William Beardmore and Company had acquired a licence for the use of the Rohrbach principle for stressed-skin construction. Using these principles and drawings supplied by Rohrbach for the RoVI, the Beardmore company built a massive all-metal three-engined transport, the Beardmore Inflexible.

The aircraft was built in sections at Dalmuir between 1925 and 1927 which were shipped by sea to Felixstowe and from there delivered by road to the Aeroplane & Armament Experimental Establishment (A&AEE) at Martlesham Heath Airfield where it first flew on 5 March 1928. It appeared at the Hendon RAF Display later in the year. The aircraft was structurally advanced for its time and had good flying qualities.
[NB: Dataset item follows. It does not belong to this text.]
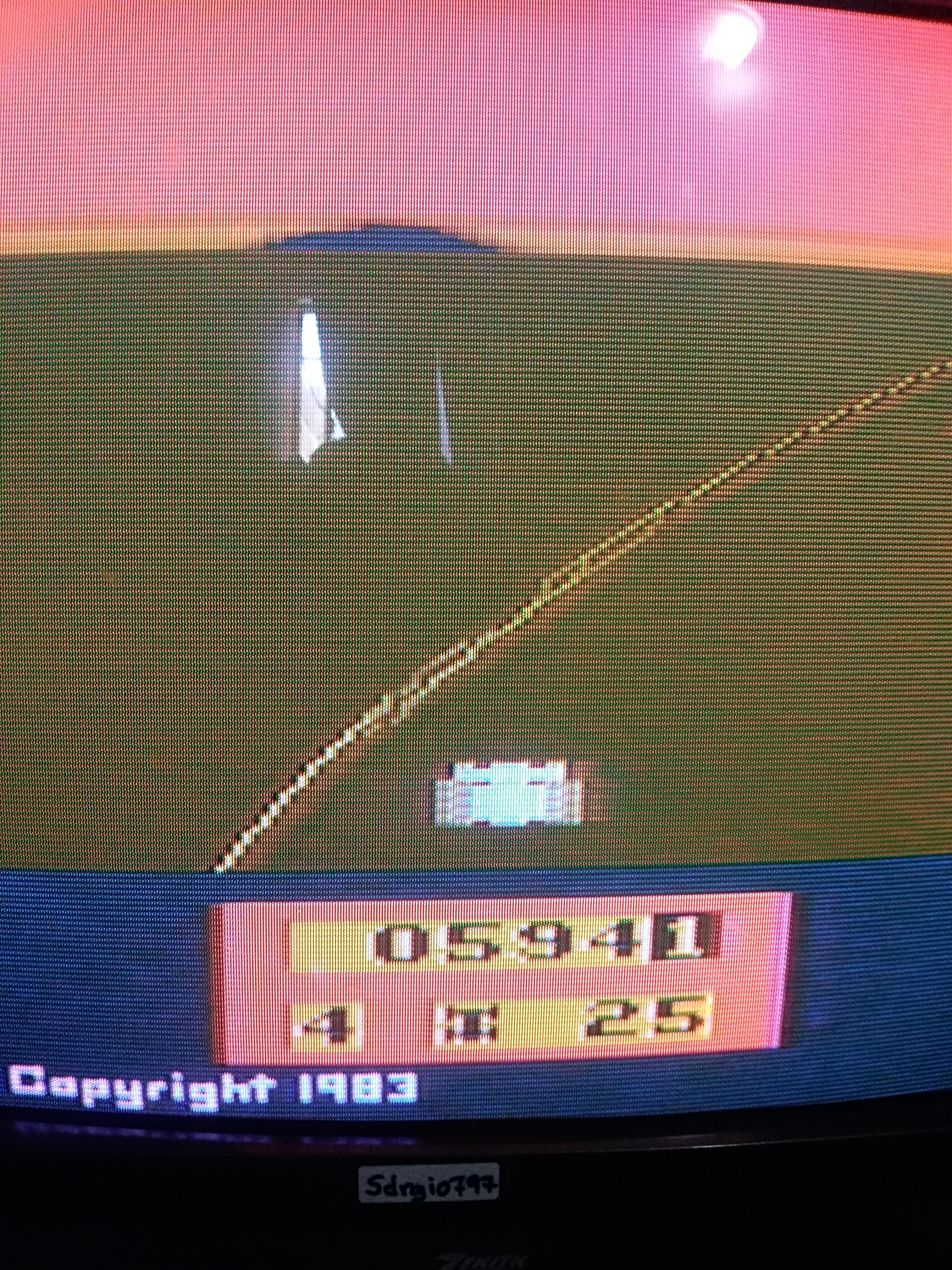 Sdrgio797: Enduro (Atari 2600 Expert/A) 594 points on 2020-06-26 16:00:29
It was also a very large aircraft for the time, having a wingspan of 157 ft - around 16 ft greater than the Boeing B-29 Superfortress heavy bomber of World War II. However, with an all up weight of 37000 lbs it was underpowered and, with no interest forthcoming from the RAF for a production contract, the aircraft was dismantled at Martlesham Heath in 1930. It was then examined for the effects of corrosion on light-alloy stressed skin structures.

The aircraft's main wheels both survive. One is on exhibit in the Science Museum, London. The other is at the Midland Air Museum.